Unlike opioids prescribed as painkillers, loperamide doesn’t usually reach brain cells. A naturally-occurring protein called P-glycoprotein pumps the drug out of the brain. But at very high doses, loperamide overwhelms those pumps and floods the brain’s opioid receptors. Eggleston said that’s led some people to try taking a second over-the-counter drug that disables the pumps, so they can use smaller doses of loperamide. The long-term consequences of that combination are unclear, but once in the brain, loperamide has similar effects as other opioids: drowsiness, depressed breathing, and maybe even death in the worst cases.
But massive doses of loperamide also have a second surprising and deadly consequence. The drug blocks calcium channels, which affect the beating of the heart. Too much loperamide and the heart is unable to keep a regular rhythm. Somwail Rasla, an internal medicine resident at Memorial Hospital of Rhode Island, saw a 28-year-old man come in with a particular and unusual pattern in his EKG. “There’s no reason such a young patient should have it, except as a congenital abnormality or medication induced,” said Rasla. It was the latter. The man said he been taking 100 to 150 tablets of loperamide a day. He was put into the ICU and given magnesium to stabilize his heart rhythm. He survived. After nine days in the hospital, he was discharged.
“We felt like this case really needed to be published to increase the public awareness,” said Rasla. Until just a few years ago, the cardiac effects of loperamide were unknown even to most doctors—simply because people weren’t taking the drug in big enough doses until the opioid epidemic. And the trend is unlikely to go away soon. “We will see more cases because the more restrictions [there are] on opioids, the more doctors are afraid of trying to extend their prescriptions, the more people will seek different substances,” said Rasla.

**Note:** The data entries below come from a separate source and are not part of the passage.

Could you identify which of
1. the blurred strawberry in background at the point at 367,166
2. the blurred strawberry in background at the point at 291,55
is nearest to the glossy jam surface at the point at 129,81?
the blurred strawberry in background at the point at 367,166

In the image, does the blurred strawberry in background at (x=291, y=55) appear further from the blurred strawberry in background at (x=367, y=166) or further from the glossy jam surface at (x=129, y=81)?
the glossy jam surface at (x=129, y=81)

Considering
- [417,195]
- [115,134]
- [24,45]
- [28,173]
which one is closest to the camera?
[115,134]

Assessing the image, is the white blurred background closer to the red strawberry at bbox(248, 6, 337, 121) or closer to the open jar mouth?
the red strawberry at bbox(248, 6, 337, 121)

The same thing happened with heroin, Eggleston pointed out. When doctors put the squeeze on prescription painkillers, people went looking for alternatives—many of them to illegal alternatives like heroin and fentanyl and some to legal ones like loperamide.
One proposed policy fix is making loperamide harder to buy, like requiring an ID the way stores now do with cough syrup containing dextromethorphan. That would put the squeeze on another end of the opioid supply though; it only works if the restrictions drive people to treatment rather than to heroin. Diarrhea-drug misuse is just a small, almost absurd part of the larger opioid epidemic.